Brandschutzaufklärung beim ev. Seniorenkreis


Was mache ich, wenn’s brennt?

 Sie weiß, wovon sie spricht. Katrin Dietrich ist schließlich bereits seit 18 Jahren bei der Freiwilligen Feuerwehr in Reilingen. Nach der Jugendfeuerwehrzeit ist sie nun seit 15 Jahren aktive Feuerwehrfrau mit Dienstgrad „Hauptfeuerwehrfrau“.

 Neben ihr liegt griffbereit Tag und Nacht, ob am Arbeitsplatz oder zuhause, egal wo sie sich aufhält, der Funkmeldeempfänger, durch den sie jederzeit zum Einsatz gerufen werden kann.
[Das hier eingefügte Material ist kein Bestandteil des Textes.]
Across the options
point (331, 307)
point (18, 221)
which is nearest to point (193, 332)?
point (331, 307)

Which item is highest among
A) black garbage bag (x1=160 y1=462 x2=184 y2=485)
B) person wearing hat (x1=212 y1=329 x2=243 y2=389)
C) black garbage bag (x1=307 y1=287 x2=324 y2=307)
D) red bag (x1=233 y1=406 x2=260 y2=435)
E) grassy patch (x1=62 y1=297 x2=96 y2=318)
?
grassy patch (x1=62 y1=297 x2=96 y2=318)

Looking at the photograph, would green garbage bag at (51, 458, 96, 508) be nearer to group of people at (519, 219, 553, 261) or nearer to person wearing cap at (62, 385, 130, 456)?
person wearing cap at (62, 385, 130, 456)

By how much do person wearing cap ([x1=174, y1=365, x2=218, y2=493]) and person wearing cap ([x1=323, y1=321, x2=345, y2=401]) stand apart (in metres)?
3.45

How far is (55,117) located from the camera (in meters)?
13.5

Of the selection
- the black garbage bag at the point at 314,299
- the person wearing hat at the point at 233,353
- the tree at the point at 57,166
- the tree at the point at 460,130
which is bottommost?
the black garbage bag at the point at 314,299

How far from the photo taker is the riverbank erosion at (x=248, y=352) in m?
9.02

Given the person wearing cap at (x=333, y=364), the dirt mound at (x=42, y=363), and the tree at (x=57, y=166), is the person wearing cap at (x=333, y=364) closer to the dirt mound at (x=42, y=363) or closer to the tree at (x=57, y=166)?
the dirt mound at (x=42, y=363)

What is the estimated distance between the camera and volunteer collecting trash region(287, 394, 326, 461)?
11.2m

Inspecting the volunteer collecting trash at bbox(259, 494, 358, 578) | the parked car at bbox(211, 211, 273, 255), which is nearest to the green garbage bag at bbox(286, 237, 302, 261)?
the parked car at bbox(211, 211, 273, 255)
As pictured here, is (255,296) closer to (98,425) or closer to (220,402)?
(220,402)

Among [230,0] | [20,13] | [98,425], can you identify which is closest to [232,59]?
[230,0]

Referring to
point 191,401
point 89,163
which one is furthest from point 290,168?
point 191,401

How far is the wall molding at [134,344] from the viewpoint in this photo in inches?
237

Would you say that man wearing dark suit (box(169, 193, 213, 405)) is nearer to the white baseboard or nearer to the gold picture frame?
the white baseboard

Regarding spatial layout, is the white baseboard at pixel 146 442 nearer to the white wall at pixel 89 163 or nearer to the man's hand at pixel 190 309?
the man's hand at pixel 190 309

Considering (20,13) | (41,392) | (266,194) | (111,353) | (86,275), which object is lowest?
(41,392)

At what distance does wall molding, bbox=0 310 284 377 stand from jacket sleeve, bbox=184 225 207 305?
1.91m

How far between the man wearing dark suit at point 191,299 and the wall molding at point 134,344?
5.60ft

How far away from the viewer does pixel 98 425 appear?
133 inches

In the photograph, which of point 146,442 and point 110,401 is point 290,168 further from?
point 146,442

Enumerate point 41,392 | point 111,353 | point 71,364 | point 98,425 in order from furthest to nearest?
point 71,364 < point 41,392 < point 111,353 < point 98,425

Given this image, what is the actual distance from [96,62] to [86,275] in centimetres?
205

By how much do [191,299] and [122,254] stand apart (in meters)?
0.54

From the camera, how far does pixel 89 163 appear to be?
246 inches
Im Martin-Lutherhaus in Reilingen klärt sie nach der Kaffee- und Kuchenzeit des evangelischen Seniorenkreises über den Brandschutz auf. Elfriede Astor hatte die Senioren zuvor mit einem gemeinsamen Lied willkommen geheißen.

 „Was kann man machen wenn’s brennt?

Wie setzt man einen Notruf ab?“ stellte die gelernte Fotografin Dietrich zwei wichtige Fragen in den Raum.

Mit der Leinwand-Präsentation ihrer örtlichen Feuerwehr informierte die Hauptfeuerwehrfrau, dass von 1.350.000 Feuerwehrleuten in Deutschland sage und schreibe 1.100.000 der „Freiwilligen“ Feuerwehr angehören. „Man erkennt aus diesen Zahlen, dass ohne die Freiwilligen im Notfall nichts geht“ machte sie deutlich. „Sie setzen sich  ehrenamtlich und unentgeltlich im Brand- oder Notfall für die Bevölkerung ein“ ergänzte Dietrich.

 Bei jährlich 700.000 Bränden in Deutschland sterben 600 Menschen, 95 % davon durch Rauch. Brandrauch kommt lautlos durch jede Öffnung und ist tödlich! Er ist der größte Feind bei einem nächtlichen Brand, denn er weckt nicht auf. Innerhalb von sechs Minuten ist ein Haus bei offenen Zimmertüren verraucht.

„Eine ganz, ganz wichtige Hilfe sind Rauchmelder. Drei sollten in jeder Wohnung installiert sein: jeweils ein Rauchmelder im Schlaf- und im Kinderzimmer und der dritte im Flur. Leider haben vergleichsweise wenige Haushalte in Baden Württemberg diese lebensrettenden Helfer. Schaffen Sie sich diese in Ihrem eigenen Interesse an“ mahnte Katrin Dietrich eindringlich. „Eine tödliche Rauchvergiftung dauert nur ein paar Sekunden“.

 Kompetent informierte die Feuerwehr-frau über Feuerlöscher, wie sie gehandhabt werden, wo sie geprüft werden (alle zwei Jahre) und wieder neu befüllt werden können.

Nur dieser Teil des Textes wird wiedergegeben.